Les règles du service exigeaient qu'on fût constamment rasé de près, que chaque tête fût poudrée, que sur chaque nuque tombât la petite queue de cheveux naturels attachés par un ruban de soie noire.

Les morsures du vent et les chaleurs tropicales avaient réuni leur influence pour leur donner un teint foncé, en même temps que l'habitude du commandement et la menace de dangers toujours prêts à reparaître avaient imprimé sur tous le même caractère d'autorité et de vivacité.

Il y avait parmi eux quelques faces joviales, mais les vieux officiers avaient des figures sillonnées de rides profondes et des nez imposants qui faisaient, à la plupart d'entre eux, une figure d'ascètes austères et durcis par les intempéries comme ceux du désert.

Les veilles solitaires, une discipline qui interdisait toute camaraderie, avaient laissé leurs marques sur ces figures de Peaux-Rouges.

Pour ma part, j'étais si occupé à les examiner, que je touchai à peine à mon souper. Malgré ma grande jeunesse, je savais que, s'il restait quelque liberté en Europe, nous la devions à ces hommes, et je croyais lire sur leurs traits farouches et durs le résumé de ces dix années de luttes qui avaient fini par faire disparaître de la mer le pavillon tricolore.

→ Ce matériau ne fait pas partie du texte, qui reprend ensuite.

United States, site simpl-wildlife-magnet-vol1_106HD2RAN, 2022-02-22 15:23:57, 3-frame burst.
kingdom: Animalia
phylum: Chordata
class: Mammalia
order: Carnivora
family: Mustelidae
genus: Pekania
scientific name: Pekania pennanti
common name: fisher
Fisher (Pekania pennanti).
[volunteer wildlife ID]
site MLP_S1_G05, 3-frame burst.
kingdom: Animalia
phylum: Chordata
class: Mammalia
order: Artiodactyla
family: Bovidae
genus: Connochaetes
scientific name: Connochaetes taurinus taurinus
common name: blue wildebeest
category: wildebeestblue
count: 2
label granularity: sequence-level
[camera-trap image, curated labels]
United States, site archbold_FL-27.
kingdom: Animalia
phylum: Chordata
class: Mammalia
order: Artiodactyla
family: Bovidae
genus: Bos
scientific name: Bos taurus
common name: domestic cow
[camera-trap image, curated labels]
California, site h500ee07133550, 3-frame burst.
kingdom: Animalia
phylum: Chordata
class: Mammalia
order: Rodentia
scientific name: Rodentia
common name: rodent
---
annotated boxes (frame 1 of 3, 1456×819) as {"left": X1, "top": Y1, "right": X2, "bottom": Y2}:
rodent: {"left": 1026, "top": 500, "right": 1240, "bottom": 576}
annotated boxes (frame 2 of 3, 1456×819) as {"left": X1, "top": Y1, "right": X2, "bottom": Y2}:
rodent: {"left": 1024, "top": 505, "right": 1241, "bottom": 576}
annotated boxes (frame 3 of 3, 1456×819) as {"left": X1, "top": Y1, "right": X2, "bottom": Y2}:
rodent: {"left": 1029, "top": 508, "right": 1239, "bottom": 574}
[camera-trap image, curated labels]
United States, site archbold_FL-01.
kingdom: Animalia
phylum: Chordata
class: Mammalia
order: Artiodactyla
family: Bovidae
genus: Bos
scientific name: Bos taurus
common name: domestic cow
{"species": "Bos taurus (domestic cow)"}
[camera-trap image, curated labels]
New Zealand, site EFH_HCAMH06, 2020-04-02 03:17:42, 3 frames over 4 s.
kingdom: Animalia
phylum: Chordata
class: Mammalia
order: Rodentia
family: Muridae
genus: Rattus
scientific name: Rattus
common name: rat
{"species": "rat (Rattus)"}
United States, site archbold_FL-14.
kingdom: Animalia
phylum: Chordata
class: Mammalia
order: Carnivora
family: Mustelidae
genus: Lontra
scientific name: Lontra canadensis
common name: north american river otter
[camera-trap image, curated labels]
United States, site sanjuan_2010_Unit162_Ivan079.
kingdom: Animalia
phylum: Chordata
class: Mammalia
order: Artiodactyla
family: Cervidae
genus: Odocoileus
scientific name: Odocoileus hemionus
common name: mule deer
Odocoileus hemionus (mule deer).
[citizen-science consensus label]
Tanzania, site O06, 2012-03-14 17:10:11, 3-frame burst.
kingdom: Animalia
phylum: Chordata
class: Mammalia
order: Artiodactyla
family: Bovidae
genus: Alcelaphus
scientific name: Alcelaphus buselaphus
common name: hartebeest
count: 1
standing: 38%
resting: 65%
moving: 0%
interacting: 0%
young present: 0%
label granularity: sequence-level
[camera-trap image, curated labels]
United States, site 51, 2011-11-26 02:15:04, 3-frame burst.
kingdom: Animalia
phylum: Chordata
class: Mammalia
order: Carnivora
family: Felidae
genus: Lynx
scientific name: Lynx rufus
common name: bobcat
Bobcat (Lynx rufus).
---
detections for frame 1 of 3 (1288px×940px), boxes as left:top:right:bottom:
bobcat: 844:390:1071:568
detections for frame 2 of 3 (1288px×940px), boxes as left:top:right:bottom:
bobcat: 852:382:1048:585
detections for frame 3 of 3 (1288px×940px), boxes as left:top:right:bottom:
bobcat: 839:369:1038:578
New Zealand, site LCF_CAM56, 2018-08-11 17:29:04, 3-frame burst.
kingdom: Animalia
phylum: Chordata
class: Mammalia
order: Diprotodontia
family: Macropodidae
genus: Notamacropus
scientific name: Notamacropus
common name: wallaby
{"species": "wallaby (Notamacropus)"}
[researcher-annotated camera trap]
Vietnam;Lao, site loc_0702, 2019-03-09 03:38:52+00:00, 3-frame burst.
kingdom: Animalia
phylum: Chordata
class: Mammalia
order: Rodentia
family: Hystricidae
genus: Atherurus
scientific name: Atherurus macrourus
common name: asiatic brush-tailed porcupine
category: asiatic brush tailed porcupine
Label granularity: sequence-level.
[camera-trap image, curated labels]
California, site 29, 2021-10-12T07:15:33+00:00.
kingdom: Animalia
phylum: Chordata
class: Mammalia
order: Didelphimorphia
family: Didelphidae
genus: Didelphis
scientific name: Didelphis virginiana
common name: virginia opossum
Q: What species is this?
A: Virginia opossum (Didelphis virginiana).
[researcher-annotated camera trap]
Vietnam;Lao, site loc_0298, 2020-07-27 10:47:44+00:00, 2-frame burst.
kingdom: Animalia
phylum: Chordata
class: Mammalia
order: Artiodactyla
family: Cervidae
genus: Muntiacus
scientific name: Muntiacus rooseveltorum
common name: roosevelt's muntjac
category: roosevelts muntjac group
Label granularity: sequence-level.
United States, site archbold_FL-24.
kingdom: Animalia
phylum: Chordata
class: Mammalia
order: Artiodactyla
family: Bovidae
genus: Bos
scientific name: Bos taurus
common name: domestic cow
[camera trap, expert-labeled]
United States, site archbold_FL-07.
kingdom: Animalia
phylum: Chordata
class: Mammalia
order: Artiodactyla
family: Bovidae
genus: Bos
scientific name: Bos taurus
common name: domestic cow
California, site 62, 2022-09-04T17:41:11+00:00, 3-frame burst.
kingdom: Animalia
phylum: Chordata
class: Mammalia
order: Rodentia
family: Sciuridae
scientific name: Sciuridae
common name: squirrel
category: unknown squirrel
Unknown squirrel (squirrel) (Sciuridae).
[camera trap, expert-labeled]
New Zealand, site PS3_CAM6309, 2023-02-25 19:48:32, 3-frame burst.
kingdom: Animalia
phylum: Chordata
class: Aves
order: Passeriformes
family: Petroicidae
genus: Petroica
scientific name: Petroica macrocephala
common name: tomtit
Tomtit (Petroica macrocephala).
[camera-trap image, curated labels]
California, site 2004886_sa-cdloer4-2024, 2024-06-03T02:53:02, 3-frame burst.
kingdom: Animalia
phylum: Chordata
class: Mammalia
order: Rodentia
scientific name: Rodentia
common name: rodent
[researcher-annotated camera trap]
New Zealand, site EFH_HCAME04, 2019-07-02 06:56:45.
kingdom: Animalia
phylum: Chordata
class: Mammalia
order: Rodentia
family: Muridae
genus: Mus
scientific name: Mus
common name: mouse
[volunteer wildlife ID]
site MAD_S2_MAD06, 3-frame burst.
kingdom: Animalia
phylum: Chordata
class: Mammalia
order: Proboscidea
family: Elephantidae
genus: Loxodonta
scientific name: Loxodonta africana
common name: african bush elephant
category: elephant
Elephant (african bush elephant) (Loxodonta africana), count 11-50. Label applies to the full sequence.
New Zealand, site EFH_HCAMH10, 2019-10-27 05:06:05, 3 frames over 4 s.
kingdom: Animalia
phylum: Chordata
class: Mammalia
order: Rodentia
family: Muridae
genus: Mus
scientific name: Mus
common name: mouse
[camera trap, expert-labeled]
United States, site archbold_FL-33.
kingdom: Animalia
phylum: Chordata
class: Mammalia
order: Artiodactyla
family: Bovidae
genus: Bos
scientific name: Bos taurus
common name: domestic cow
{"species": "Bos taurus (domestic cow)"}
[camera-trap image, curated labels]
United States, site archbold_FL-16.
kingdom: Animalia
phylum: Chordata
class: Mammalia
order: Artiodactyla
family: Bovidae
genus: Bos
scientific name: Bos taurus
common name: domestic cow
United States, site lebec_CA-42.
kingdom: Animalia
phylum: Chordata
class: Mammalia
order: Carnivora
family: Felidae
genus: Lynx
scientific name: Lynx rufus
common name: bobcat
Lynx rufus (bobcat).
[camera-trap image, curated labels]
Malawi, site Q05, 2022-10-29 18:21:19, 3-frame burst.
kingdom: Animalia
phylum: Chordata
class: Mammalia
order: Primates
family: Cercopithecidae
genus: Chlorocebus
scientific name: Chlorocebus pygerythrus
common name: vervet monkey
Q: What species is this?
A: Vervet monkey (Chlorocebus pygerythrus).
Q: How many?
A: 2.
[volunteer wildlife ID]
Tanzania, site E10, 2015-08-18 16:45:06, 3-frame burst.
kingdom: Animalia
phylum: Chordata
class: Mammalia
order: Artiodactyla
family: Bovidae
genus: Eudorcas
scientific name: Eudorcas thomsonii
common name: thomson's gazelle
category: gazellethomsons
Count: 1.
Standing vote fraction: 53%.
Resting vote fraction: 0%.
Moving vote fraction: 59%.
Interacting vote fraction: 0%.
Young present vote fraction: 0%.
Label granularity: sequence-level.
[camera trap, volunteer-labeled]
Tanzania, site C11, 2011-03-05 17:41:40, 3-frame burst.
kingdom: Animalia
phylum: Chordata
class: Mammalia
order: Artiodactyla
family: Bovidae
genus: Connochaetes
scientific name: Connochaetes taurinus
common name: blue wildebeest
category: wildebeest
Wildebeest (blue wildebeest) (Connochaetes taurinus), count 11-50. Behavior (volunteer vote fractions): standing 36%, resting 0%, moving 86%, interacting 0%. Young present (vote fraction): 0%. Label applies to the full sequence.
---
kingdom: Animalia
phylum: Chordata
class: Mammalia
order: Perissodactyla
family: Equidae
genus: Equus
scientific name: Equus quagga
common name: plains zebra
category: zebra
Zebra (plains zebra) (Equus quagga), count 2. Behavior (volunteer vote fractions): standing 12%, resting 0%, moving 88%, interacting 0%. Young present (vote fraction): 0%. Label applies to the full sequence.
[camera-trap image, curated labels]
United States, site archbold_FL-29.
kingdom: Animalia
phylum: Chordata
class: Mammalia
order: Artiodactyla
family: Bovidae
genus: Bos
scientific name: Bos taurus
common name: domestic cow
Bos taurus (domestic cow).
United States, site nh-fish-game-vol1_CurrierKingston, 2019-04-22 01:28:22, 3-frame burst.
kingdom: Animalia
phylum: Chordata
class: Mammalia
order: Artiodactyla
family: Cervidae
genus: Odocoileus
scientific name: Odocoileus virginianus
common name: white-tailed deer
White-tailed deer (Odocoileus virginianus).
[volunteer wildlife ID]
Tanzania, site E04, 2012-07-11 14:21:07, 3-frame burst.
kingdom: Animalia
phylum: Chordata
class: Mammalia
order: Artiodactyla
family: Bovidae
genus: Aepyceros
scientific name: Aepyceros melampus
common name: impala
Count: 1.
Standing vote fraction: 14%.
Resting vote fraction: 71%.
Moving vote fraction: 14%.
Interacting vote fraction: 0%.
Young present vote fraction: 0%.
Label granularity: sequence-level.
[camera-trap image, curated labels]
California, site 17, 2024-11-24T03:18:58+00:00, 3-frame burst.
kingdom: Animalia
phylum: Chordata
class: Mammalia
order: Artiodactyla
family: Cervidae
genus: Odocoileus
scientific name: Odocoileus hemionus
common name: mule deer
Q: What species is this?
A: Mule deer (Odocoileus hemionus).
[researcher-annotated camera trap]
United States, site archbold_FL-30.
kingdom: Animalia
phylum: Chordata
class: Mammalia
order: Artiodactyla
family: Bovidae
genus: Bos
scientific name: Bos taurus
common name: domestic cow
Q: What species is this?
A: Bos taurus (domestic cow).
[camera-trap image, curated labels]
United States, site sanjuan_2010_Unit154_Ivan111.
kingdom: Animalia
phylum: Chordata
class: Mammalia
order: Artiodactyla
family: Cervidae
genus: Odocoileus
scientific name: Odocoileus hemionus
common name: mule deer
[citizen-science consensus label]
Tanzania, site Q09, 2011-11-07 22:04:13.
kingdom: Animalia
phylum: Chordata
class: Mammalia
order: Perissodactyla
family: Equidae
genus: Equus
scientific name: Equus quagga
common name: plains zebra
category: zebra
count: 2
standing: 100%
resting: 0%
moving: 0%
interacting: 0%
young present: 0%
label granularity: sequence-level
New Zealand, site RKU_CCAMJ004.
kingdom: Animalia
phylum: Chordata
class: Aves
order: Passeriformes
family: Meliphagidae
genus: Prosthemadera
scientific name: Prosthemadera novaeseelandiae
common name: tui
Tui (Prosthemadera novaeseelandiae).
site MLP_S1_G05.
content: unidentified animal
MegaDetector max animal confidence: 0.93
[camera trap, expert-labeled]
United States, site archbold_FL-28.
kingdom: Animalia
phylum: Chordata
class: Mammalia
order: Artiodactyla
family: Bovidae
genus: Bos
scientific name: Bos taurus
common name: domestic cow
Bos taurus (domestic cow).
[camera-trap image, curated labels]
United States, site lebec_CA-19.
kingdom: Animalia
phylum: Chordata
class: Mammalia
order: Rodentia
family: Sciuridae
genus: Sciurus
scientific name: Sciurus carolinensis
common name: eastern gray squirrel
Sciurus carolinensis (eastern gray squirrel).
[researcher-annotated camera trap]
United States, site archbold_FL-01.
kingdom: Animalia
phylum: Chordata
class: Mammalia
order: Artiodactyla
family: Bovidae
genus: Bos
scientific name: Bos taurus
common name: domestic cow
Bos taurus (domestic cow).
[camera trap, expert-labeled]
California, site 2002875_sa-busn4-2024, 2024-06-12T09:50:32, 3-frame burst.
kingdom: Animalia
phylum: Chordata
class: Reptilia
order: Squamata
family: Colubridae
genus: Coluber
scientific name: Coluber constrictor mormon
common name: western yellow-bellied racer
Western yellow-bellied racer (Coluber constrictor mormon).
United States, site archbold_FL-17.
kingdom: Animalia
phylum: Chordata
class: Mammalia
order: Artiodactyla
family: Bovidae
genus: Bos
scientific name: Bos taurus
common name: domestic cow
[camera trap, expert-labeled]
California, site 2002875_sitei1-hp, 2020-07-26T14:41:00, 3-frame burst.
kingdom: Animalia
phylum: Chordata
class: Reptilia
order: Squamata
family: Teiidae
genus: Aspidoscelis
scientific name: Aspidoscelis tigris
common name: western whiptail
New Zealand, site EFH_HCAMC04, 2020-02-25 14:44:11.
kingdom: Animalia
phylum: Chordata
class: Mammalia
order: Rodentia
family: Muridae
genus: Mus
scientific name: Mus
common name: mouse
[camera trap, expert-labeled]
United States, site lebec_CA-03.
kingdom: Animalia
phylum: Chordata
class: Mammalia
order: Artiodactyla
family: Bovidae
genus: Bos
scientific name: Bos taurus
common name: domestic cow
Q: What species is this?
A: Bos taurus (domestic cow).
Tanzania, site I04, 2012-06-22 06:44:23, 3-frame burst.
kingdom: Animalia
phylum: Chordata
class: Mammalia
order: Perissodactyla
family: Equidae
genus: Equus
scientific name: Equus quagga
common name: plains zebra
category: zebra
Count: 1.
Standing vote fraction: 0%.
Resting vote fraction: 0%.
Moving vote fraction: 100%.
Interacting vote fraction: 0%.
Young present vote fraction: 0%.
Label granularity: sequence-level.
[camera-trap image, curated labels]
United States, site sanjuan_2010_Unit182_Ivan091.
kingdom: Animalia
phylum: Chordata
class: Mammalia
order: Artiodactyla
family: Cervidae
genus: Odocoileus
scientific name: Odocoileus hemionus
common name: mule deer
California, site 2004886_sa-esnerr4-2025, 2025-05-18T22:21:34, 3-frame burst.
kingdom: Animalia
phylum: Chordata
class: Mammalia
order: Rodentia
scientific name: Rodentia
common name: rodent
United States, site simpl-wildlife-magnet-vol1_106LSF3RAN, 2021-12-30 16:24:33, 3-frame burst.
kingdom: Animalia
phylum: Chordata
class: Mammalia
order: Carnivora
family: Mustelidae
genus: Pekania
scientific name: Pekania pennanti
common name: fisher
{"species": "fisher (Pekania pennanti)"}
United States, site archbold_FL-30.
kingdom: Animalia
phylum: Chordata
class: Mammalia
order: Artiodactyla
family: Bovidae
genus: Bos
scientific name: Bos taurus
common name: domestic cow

Lorsque nous eûmes fini de souper, mon père me conduisit dans la grande salle du café où étaient réunis une centaine d'autres officiers de marine qui buvaient du vin, fumaient leurs longues pipes de terre en faisant une fumée aussi épaisse que celle qui règne sur le pont supérieur quand on combat bord à bord.

Comme nous entrions, nous nous trouvâmes face-à-face avec un officier d'un certain âge qui allait sortir.

C'était un homme aux grands yeux intelligents, à figure pleine et placide, une de ces figures que l'on attribuerait à un philosophe, à un philanthrope, plutôt qu'à un marin guerrier. — Voici Cuddie Collingwood, dit tout bas mon père.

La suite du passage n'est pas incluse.